Eram pouco mais de sete horas de uma manhã do outono de 2019, e as nuvens se dissipando combinavam com a música peruana ecoando nas pedras. Que felicidade estar de volta àquela obra-prima da engenharia pré-colombiana rodeada por abismos e florestas em montanhas monumentais.

Pela quinta vez eu colocava os pés na cidade sagrada inca, e aquele fundo musical me remeteu à minha primeira experiência, no ano 2000. Foi também uma flauta-pan que encantou, à época, minha longa subida no segundo - e o mais puxado - dos quatro dias de caminhada na chamada Trilha Inca Clássica. O resgate dessa memória afetiva me fez lembrar o desejo despertado duas décadas atrás: de voltar quantas vezes eu pudesse. E assim tem sido.

A clássica trilha Inca

Com 20 e poucos anos, conhecer Machu Picchu parecia um desafio difícil de realizar naquele remoto ano 2000. Eu não sabia se aguentaria encarar quatro dias de caminhada na altitude dos Andes, não tinha companhia e estava com a grana curta para realizar o sonho de percorrer a mítica Trilha Inca.

Mas aí conheci o amigo de um amigo que tinha o mesmo desejo e resolvemos arriscar.

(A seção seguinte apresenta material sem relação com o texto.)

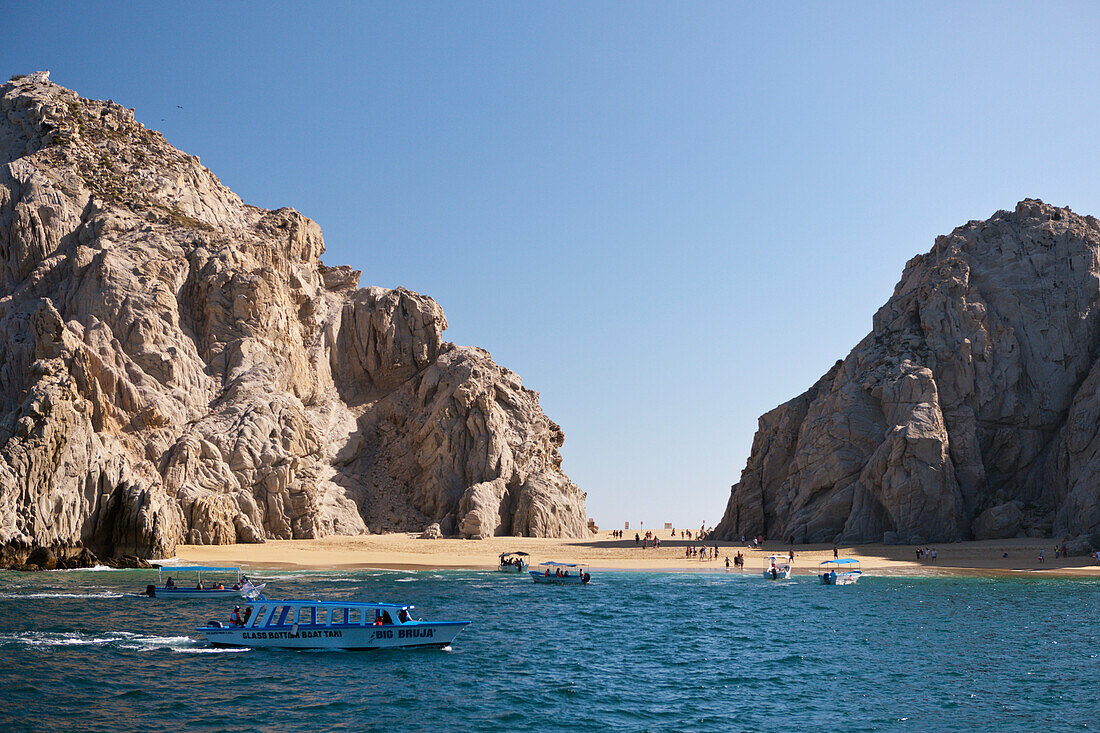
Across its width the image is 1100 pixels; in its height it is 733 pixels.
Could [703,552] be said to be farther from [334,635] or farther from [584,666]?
[334,635]

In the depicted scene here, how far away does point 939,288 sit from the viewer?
300 feet

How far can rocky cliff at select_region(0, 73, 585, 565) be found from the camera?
7012 cm

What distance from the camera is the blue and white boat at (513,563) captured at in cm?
7544

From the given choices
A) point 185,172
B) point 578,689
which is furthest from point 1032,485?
point 185,172

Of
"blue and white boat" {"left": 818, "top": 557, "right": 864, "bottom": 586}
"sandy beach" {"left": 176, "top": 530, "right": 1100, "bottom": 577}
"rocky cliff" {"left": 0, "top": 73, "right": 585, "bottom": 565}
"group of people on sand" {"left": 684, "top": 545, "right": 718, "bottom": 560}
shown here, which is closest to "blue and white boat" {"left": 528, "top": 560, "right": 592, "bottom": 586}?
"sandy beach" {"left": 176, "top": 530, "right": 1100, "bottom": 577}

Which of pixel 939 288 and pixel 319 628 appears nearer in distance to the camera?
pixel 319 628

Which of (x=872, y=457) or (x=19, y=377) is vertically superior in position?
(x=19, y=377)

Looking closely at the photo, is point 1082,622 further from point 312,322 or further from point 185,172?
point 185,172

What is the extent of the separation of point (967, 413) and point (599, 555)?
37.6 meters

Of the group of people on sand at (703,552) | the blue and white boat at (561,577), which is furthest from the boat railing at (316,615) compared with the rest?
the group of people on sand at (703,552)

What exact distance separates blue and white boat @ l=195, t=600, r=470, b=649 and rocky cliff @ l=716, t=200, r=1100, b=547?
2146 inches

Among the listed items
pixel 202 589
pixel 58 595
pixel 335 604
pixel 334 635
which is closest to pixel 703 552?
pixel 202 589

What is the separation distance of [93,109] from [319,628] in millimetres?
96142

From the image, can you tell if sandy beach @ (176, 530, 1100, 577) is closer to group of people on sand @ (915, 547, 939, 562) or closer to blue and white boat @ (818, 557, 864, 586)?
group of people on sand @ (915, 547, 939, 562)
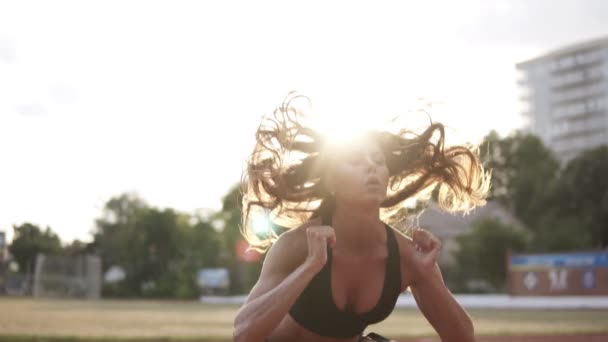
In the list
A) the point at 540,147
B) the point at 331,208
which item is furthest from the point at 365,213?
the point at 540,147

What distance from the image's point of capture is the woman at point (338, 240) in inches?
160

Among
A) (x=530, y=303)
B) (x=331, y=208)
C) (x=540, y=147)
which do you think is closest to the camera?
(x=331, y=208)

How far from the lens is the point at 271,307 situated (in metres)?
3.89

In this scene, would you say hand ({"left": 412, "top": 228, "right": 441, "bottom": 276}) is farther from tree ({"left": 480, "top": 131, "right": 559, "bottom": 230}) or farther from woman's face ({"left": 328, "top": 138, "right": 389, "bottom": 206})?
tree ({"left": 480, "top": 131, "right": 559, "bottom": 230})

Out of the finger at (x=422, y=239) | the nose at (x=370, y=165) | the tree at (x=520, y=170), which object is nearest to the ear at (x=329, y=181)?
the nose at (x=370, y=165)

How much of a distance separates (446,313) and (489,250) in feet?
153

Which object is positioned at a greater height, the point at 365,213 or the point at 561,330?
the point at 365,213

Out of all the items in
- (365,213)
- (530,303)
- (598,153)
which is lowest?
(530,303)

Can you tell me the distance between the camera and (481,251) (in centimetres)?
4981

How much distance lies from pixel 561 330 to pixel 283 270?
12117 mm

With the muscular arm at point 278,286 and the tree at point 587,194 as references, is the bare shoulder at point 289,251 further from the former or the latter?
the tree at point 587,194

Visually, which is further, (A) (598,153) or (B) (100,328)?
(A) (598,153)

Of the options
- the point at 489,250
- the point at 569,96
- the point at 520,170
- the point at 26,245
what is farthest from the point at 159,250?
the point at 569,96

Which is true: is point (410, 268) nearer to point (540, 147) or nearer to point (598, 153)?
point (598, 153)
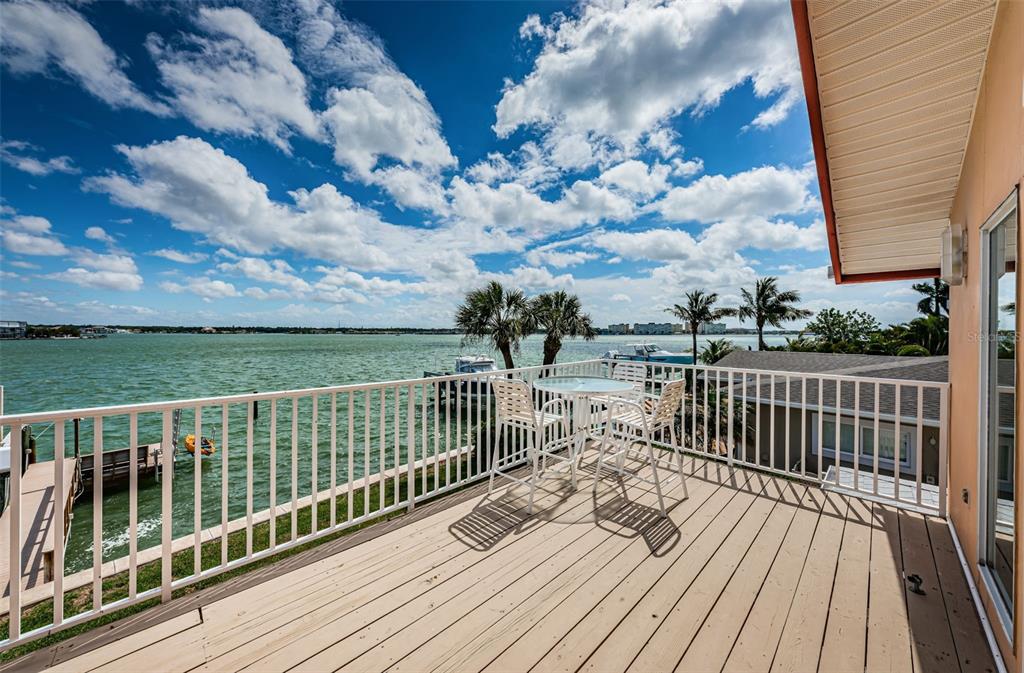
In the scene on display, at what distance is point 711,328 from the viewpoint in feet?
96.6

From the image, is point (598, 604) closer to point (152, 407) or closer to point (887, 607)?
point (887, 607)

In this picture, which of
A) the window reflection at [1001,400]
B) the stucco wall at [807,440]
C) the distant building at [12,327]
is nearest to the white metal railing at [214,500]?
the window reflection at [1001,400]

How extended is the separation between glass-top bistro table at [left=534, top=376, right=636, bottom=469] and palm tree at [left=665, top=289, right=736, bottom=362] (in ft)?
89.1

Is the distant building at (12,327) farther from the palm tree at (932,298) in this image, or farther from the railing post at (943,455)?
the palm tree at (932,298)

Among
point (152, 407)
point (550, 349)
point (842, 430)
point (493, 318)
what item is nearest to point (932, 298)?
point (842, 430)

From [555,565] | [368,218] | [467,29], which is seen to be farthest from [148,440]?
[555,565]

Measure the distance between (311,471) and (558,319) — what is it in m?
10.4

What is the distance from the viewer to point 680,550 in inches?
92.9

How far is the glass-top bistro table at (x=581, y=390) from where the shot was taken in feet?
10.1

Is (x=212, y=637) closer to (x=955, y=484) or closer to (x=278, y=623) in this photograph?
(x=278, y=623)

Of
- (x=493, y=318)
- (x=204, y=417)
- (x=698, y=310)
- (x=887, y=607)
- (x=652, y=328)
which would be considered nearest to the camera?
(x=887, y=607)

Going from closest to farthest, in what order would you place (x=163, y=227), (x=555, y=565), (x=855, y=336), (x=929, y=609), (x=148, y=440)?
(x=929, y=609), (x=555, y=565), (x=148, y=440), (x=163, y=227), (x=855, y=336)

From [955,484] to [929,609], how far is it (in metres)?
1.19

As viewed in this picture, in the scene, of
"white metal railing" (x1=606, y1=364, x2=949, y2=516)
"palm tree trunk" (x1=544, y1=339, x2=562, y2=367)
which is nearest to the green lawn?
"white metal railing" (x1=606, y1=364, x2=949, y2=516)
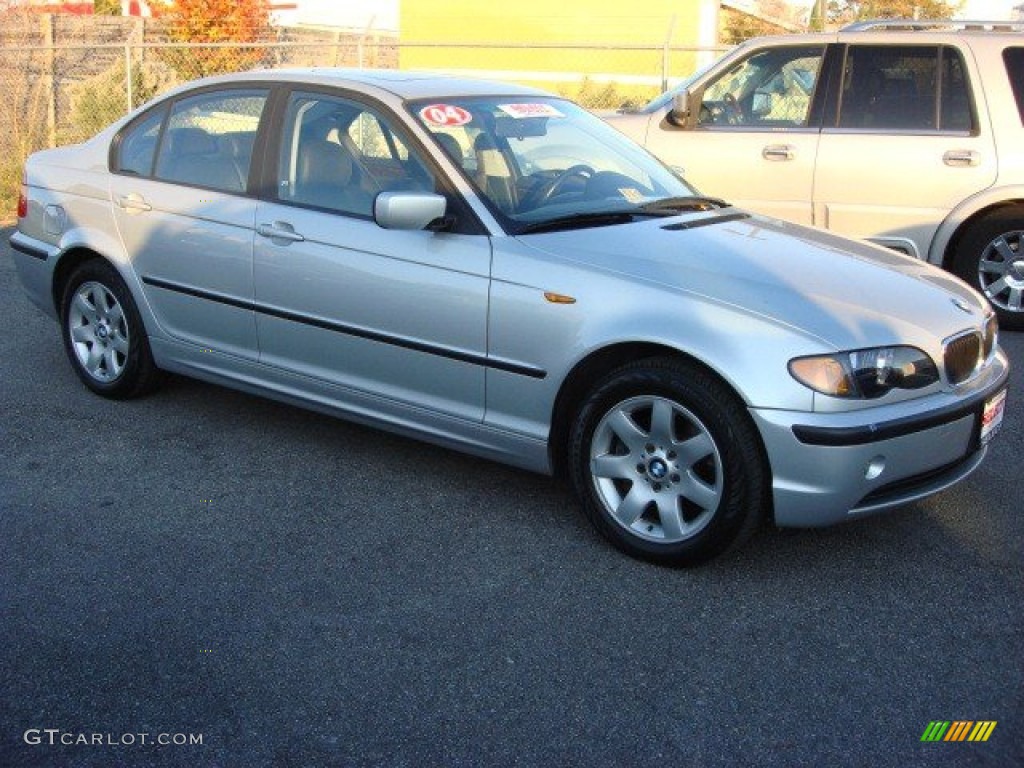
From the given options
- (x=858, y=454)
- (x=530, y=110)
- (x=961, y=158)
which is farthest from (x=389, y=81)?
(x=961, y=158)

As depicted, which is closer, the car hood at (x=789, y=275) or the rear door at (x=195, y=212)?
the car hood at (x=789, y=275)

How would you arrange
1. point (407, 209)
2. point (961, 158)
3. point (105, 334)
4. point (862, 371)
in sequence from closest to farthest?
point (862, 371) < point (407, 209) < point (105, 334) < point (961, 158)

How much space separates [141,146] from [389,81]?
1410 millimetres

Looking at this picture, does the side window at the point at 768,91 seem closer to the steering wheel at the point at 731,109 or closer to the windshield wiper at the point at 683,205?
the steering wheel at the point at 731,109

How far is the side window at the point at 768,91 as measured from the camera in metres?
8.16

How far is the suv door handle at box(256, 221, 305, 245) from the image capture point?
4961mm

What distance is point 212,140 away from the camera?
5.53 metres

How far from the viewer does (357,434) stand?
5.55 m

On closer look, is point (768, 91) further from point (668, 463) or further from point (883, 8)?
point (883, 8)

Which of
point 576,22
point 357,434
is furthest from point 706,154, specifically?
point 576,22

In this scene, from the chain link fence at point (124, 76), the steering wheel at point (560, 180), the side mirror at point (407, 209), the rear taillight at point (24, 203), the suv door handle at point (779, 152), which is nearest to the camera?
the side mirror at point (407, 209)

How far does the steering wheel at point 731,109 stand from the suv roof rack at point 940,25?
861 millimetres

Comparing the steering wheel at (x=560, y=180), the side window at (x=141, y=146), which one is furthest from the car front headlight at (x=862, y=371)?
the side window at (x=141, y=146)

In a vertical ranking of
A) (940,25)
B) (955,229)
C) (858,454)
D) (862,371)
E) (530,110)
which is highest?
(940,25)
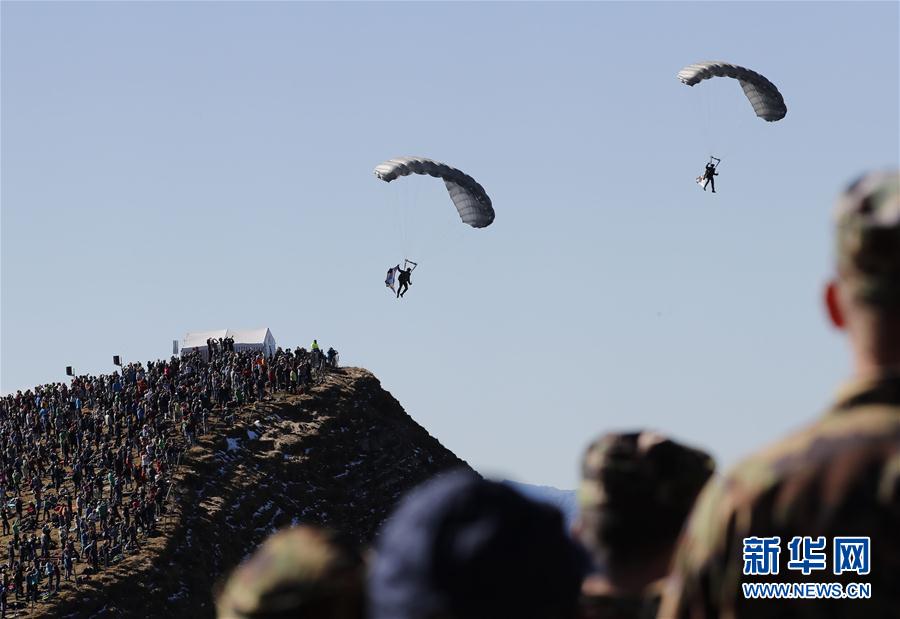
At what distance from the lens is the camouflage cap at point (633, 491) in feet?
17.3

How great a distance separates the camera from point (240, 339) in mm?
76812

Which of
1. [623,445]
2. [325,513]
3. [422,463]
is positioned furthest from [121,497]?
[623,445]

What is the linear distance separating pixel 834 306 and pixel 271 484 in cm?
6257

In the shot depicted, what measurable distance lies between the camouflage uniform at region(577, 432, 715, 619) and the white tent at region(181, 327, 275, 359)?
69.6 meters

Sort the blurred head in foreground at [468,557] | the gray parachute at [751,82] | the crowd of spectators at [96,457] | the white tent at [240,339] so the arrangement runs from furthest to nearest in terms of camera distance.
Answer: the white tent at [240,339], the gray parachute at [751,82], the crowd of spectators at [96,457], the blurred head in foreground at [468,557]

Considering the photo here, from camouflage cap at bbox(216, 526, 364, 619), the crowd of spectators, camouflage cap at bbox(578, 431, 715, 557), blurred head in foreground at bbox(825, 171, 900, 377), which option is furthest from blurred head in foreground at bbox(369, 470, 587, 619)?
the crowd of spectators

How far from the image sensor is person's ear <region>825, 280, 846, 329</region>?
3.82 metres

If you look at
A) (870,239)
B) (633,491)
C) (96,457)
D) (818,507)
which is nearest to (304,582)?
(818,507)

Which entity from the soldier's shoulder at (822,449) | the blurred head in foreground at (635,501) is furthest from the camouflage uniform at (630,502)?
the soldier's shoulder at (822,449)

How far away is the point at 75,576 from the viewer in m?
48.2

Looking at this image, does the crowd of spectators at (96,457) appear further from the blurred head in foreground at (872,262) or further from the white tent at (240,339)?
the blurred head in foreground at (872,262)

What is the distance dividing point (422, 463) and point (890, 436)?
68.5m

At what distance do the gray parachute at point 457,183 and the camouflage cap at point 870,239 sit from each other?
50.1 metres

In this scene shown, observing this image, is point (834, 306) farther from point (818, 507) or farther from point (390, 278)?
point (390, 278)
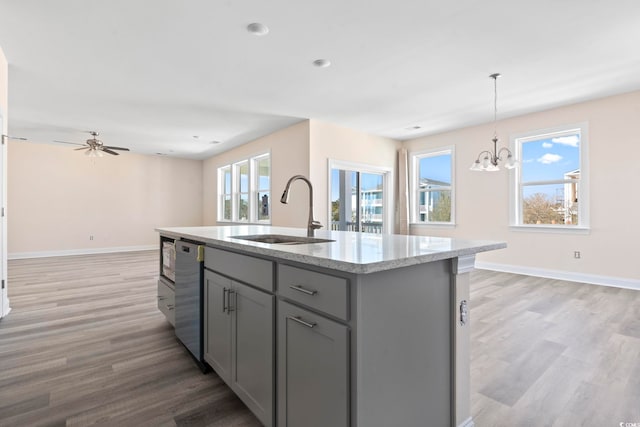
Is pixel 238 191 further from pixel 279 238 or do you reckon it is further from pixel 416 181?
pixel 279 238

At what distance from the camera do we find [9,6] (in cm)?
239

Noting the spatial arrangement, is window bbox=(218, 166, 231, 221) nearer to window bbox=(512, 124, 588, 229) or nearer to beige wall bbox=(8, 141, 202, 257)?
beige wall bbox=(8, 141, 202, 257)

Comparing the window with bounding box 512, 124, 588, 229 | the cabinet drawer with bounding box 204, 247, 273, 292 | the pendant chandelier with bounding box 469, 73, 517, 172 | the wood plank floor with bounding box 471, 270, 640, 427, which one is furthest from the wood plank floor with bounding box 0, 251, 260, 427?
the window with bounding box 512, 124, 588, 229

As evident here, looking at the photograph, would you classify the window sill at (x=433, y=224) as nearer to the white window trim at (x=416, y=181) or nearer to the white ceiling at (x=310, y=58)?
the white window trim at (x=416, y=181)

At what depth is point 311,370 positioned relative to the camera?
1.20 meters

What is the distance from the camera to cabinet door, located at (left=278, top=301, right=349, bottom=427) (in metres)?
1.09

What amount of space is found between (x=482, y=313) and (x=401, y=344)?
2.45 metres

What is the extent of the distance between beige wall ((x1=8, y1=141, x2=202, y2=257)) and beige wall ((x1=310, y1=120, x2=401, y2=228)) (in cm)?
547

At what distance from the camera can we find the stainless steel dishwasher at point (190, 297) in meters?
2.07

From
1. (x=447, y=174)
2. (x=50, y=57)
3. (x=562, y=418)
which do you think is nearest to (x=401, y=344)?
(x=562, y=418)

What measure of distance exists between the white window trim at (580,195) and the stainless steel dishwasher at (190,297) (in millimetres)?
5135

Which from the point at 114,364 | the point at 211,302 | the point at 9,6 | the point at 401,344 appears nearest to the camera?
the point at 401,344

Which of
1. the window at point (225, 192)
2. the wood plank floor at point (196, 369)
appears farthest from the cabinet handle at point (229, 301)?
the window at point (225, 192)

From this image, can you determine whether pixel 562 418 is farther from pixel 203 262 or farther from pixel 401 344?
pixel 203 262
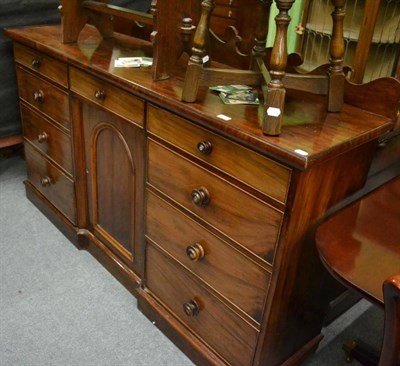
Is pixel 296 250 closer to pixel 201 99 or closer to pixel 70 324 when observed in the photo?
pixel 201 99

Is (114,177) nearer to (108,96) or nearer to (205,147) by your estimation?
(108,96)

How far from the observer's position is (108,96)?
1.39m

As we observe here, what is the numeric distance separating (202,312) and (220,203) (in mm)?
410

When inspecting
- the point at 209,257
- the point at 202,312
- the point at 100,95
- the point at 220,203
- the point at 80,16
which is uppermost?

Com mochilas gigantes nas costas, eu e o desconhecido de nome estranho - Getsemane! - nos encontramos pela segunda vez justamente embarcando no Aeroporto de São Paulo a caminho da Bolívia (viajaríamos por terra de La Paz a Cusco). E não é que deu certo? Depois de compartilhar quartos em hostels no percurso, Getsemane virou Jet e já éramos melhores amigos ao chegar a Cusco, a 3.399 metros de altitude, prontos para dividir a barraca de camping - e o perrengue - no sobe-e-desce até Machu Picchu.

Naquela época, dava para deixar tudo para a última hora. Foi na véspera do início da caminhada que contratamos um pacote com guias, carregadores e cozinheiros, aluguel de barraca, saco de dormir e entrada para o sítio arqueológico mais desejado da América Latina. Algo impensável 20 anos depois, quando as reservas para a Trilha Inca no período de férias esgotam com seis meses de antecedência.

Compramos saquinhos de folha de coca para mascar e combater o mal-estar da altitude e embarcamos no trem econômico até sermos despejados no KM 82 da ferrovia para começar a - até então - maior epopeia de nossas existências.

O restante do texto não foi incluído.